BEGIN

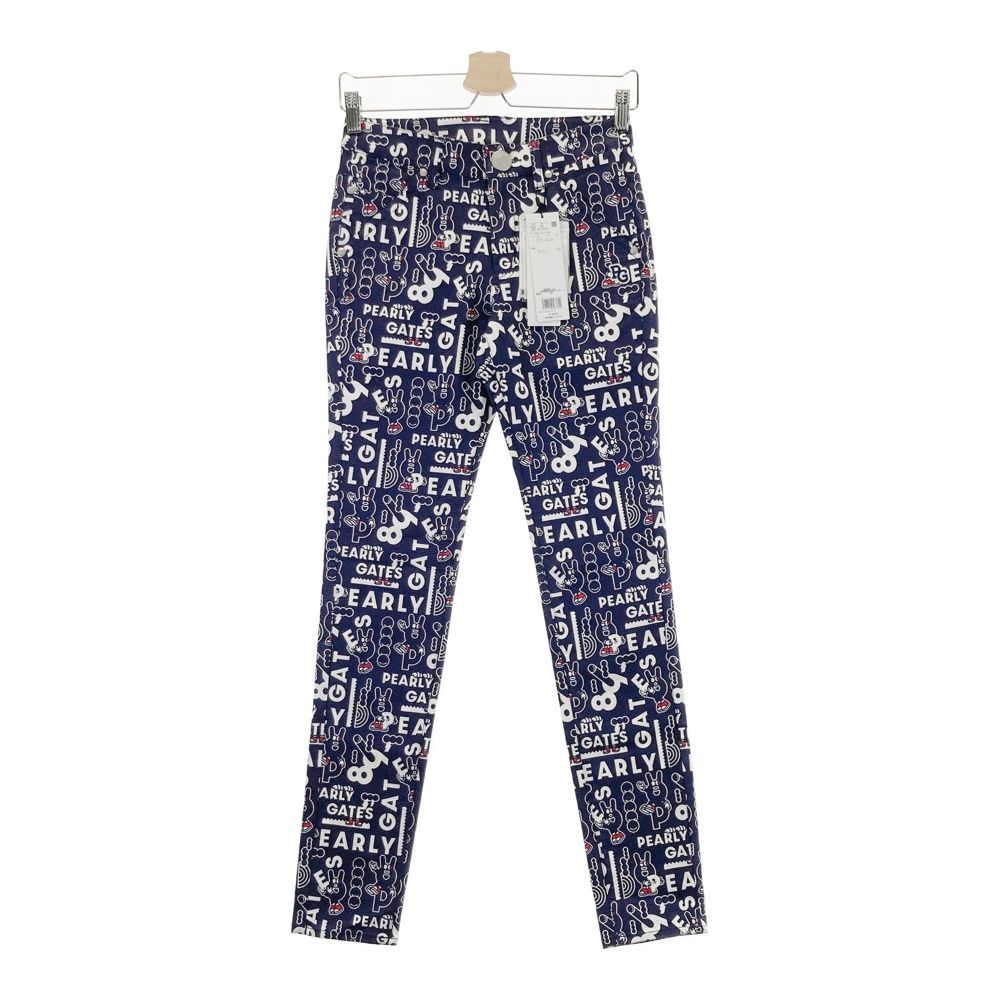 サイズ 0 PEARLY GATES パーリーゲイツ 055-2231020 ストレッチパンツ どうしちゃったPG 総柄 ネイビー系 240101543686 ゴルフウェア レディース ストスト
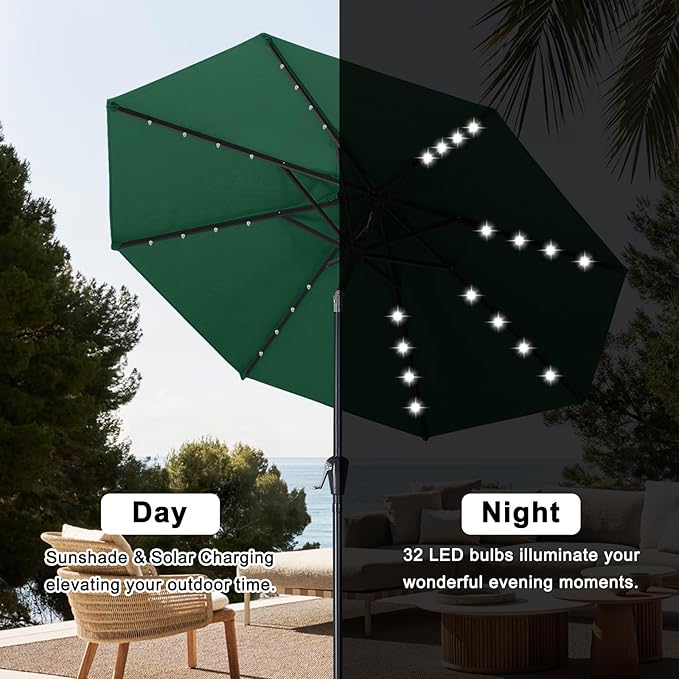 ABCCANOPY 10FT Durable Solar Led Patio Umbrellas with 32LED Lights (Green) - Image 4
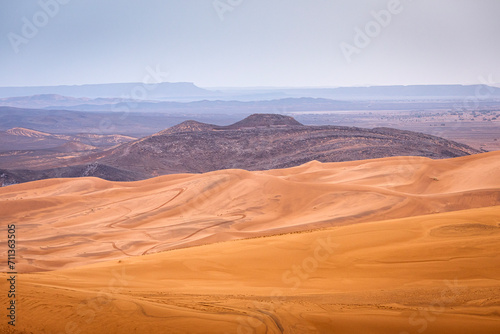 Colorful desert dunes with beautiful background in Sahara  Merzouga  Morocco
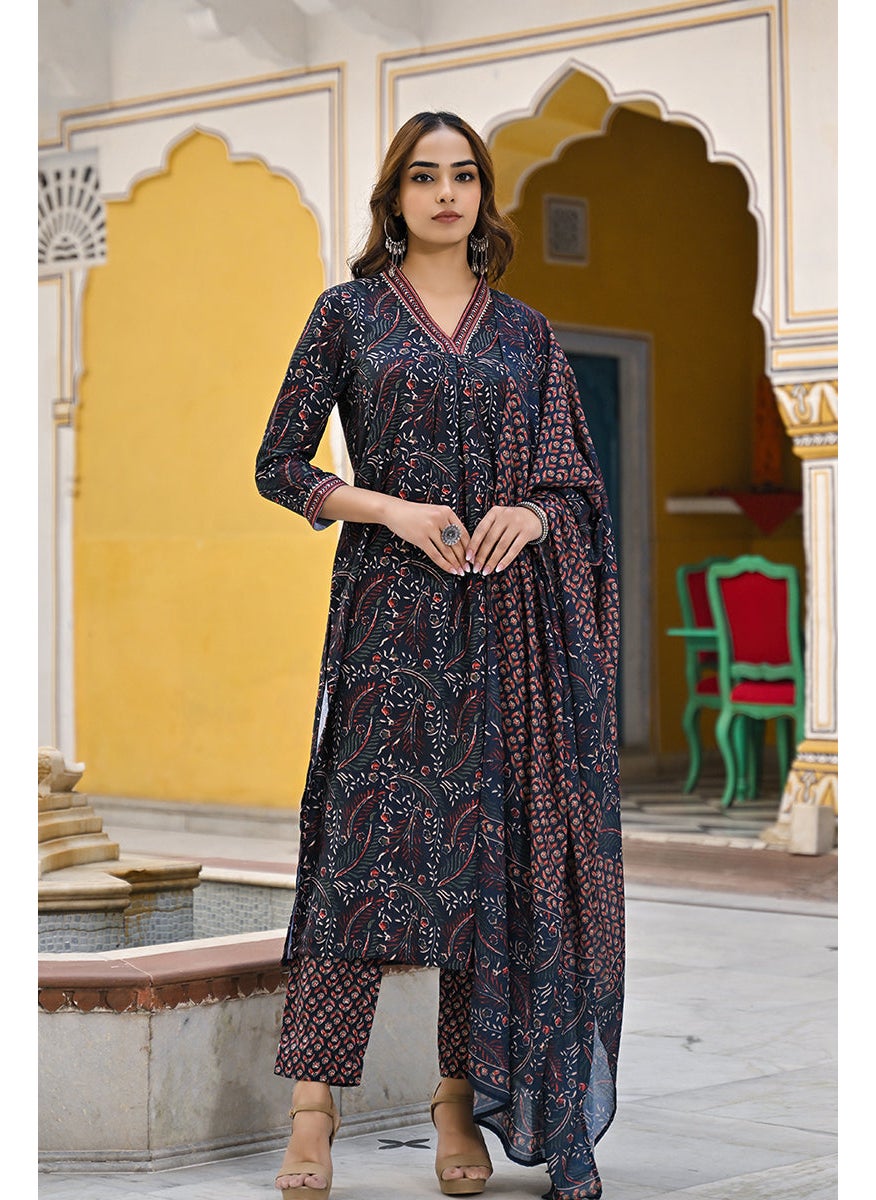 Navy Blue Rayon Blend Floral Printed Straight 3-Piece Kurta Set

END
BEGIN

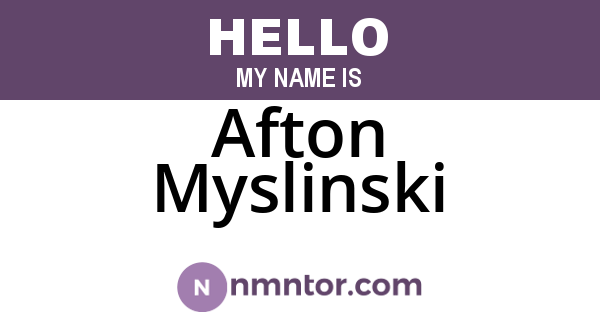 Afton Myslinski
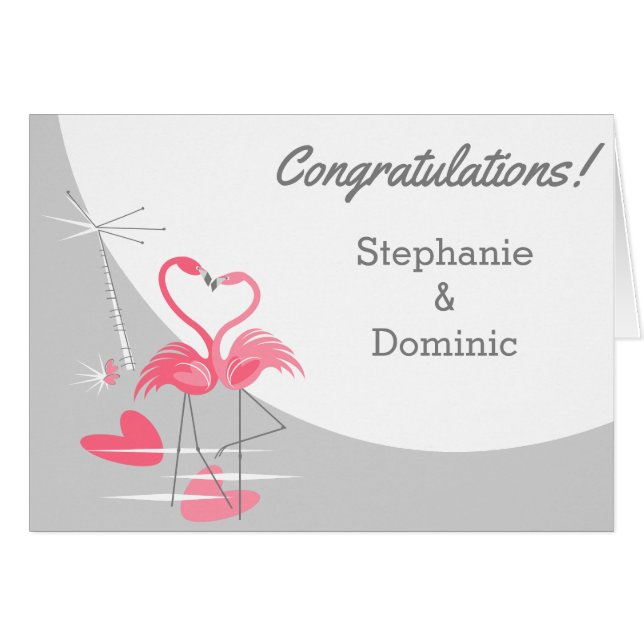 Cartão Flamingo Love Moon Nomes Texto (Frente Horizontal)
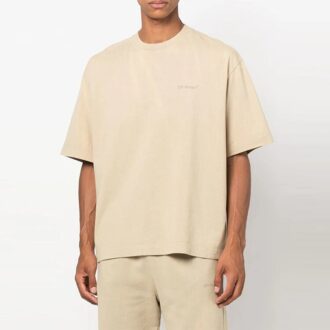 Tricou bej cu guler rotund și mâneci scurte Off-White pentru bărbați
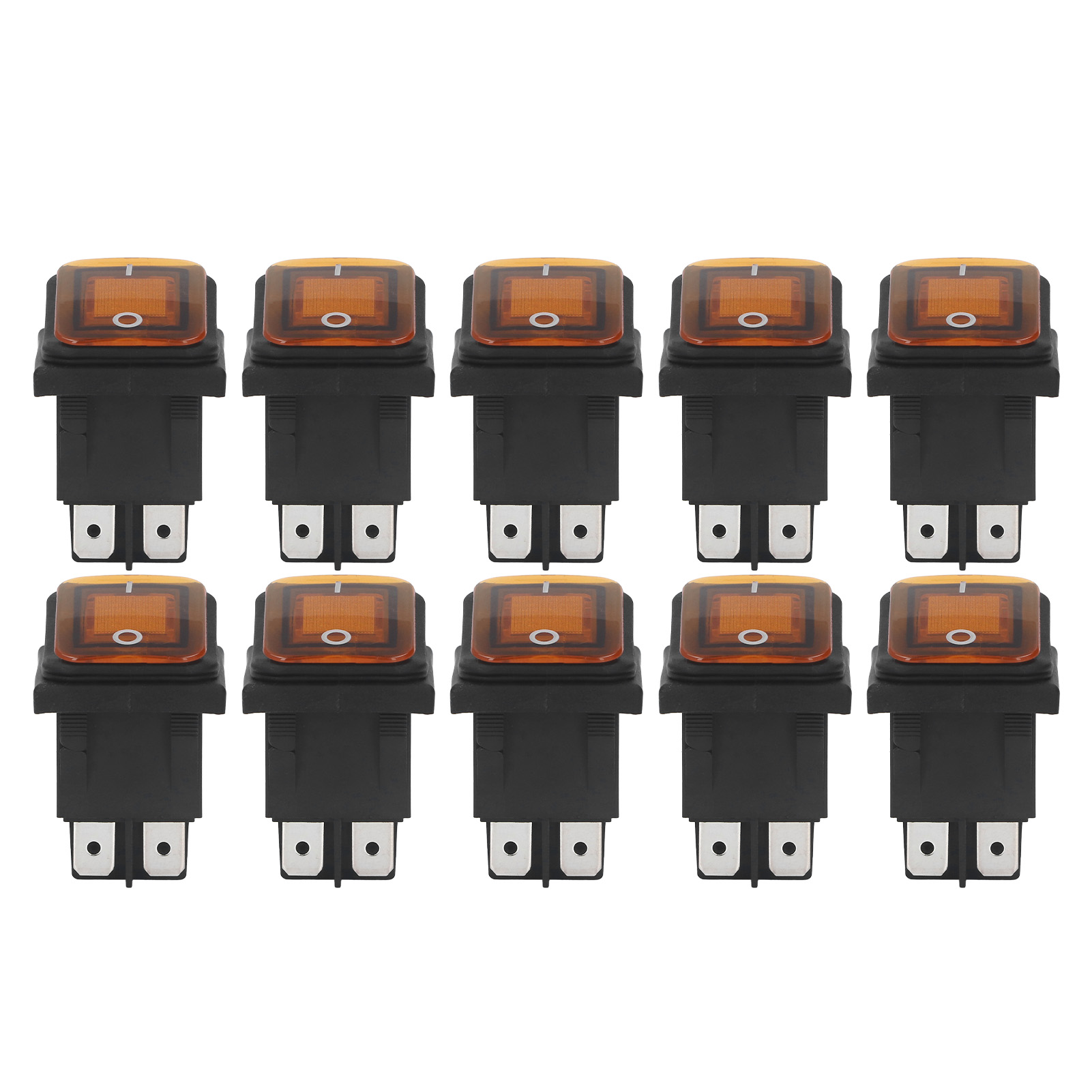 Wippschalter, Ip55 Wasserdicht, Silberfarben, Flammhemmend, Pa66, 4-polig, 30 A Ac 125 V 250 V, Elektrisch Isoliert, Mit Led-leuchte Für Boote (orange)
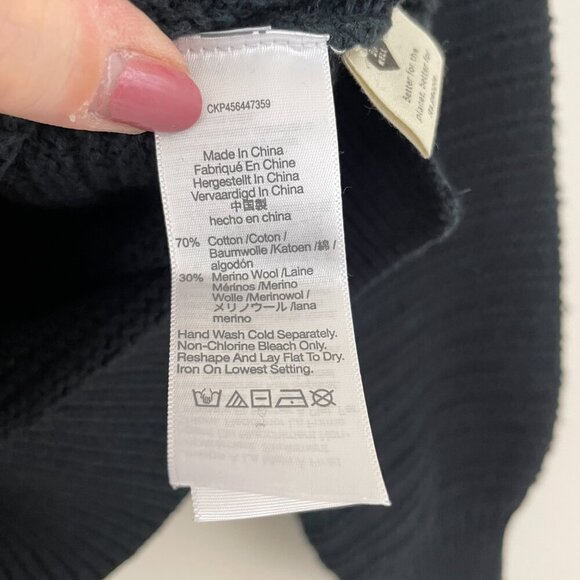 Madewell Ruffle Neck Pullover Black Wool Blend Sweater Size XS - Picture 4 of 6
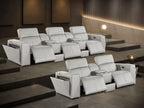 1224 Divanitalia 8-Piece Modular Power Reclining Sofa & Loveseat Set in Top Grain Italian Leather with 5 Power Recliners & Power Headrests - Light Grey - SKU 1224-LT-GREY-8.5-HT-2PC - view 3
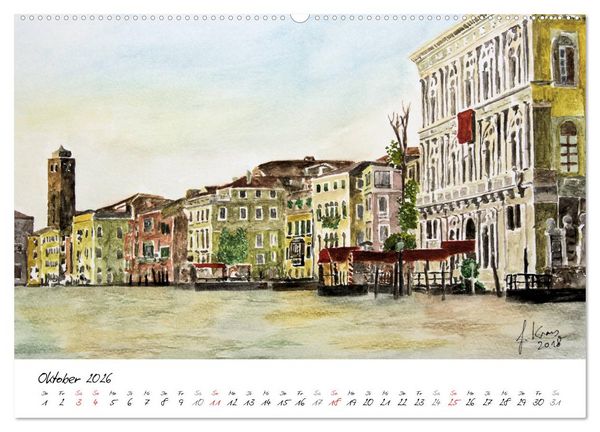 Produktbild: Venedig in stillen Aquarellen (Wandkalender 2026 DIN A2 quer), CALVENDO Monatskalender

END

WORK TO BE COMPLETED
Rewrite the stretch of lines from "サイズ 0 PEARLY" through "Navy Blue Rayon", changing "Colorful" to "Vivid" and keeping everything else the same. Leave the pictures out of your answer.

YOUR SOLUTION
 サイズ 0 PEARLY GATES パーリーゲイツ 055-2231020 ストレッチパンツ どうしちゃったPG 総柄 ネイビー系 240101543686 ゴルフウェア レディース ストスト
 ABCCANOPY 10FT Durable Solar Led Patio Umbrellas with 32LED Lights (Green) - Image 4
 Vivid desert dunes with beautiful background in Sahara  Merzouga  Morocco
 Navy Blue Rayon Blend Floral Printed Straight 3-Piece Kurta Set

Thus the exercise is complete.